▸ **REQUIRED WORK**
For each statement, decide whether it agrees with the abstract on tuberculosis strain typing that follows. Answer yes or no and quote the abstract's deciding words. 1. Whole genome sequence analysis with a 5-SNP cut-off needs significant computational resources. 2. Most tuberculosis cases occur in high-resource settings. 3. The authors explored reference-based tools for clustering genomes.

▸ **READING TEXT**
◇ ◇ ◇ ◇ ◇
Reference-free clustering as an epidemiological tool for Mycobacterium tuberculosis strain typing

A C Chilengue(1) D Whiley(1) M R Sananes(1) C J Meehan(1,2)

1:Nottingham Trent University; 2:Institute of Tropical Medicine, Antwerp, Belgium

Whole genome sequence (WGS) analysis of M. tuberculosis employing a 5-SNP cut-off is a robust tool for surveillance and detection of recent transmission events. This approach has shown many advantages in clinical and epidemiology studies. However, it requires significant computational resources, making it challenging to perform in many low-resource, high-incidence environments, where most tuberculosis cases occur. To address this problem, we explored reference-free tools for clustering genomes to make transmission tracking feasible in settings with limited computational resources.
◇ ◇ ◇ ◇ ◇
▸ **Stored items from a collection**
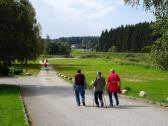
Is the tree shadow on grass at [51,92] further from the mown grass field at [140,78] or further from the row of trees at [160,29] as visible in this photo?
the row of trees at [160,29]

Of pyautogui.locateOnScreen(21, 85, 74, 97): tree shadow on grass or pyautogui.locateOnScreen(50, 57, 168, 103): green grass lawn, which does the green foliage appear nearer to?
pyautogui.locateOnScreen(50, 57, 168, 103): green grass lawn

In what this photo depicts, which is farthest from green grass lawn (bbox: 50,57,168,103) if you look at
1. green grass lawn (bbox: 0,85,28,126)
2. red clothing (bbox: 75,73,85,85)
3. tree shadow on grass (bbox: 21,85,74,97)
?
green grass lawn (bbox: 0,85,28,126)

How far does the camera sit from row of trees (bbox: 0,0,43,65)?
39438mm

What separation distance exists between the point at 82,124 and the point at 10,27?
23350 mm

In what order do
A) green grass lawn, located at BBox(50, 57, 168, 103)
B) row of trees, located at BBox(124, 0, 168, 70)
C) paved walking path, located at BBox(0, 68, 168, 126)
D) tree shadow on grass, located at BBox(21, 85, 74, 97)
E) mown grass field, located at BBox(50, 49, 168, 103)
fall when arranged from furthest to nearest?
1. mown grass field, located at BBox(50, 49, 168, 103)
2. green grass lawn, located at BBox(50, 57, 168, 103)
3. tree shadow on grass, located at BBox(21, 85, 74, 97)
4. row of trees, located at BBox(124, 0, 168, 70)
5. paved walking path, located at BBox(0, 68, 168, 126)

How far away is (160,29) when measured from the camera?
24891mm

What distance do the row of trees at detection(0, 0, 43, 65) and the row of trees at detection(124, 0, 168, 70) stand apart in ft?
53.9

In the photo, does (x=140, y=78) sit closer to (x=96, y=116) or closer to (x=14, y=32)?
(x=14, y=32)

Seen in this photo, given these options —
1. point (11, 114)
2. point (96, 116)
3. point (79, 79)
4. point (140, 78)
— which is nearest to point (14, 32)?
point (79, 79)

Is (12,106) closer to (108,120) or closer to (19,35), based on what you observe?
(108,120)

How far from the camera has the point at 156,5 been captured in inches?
976

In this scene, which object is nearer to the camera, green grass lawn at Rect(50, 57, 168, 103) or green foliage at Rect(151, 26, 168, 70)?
green foliage at Rect(151, 26, 168, 70)

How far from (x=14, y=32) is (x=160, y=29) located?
59.3 feet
◇ ◇ ◇ ◇ ◇
▸ **ANSWER AREA**
1. Yes: "However, it requires significant computational resources"
2. No: "in many low-resource, high-incidence environments, where most tuberculosis cases occur"
3. No: "we explored reference-free tools for clustering genomes"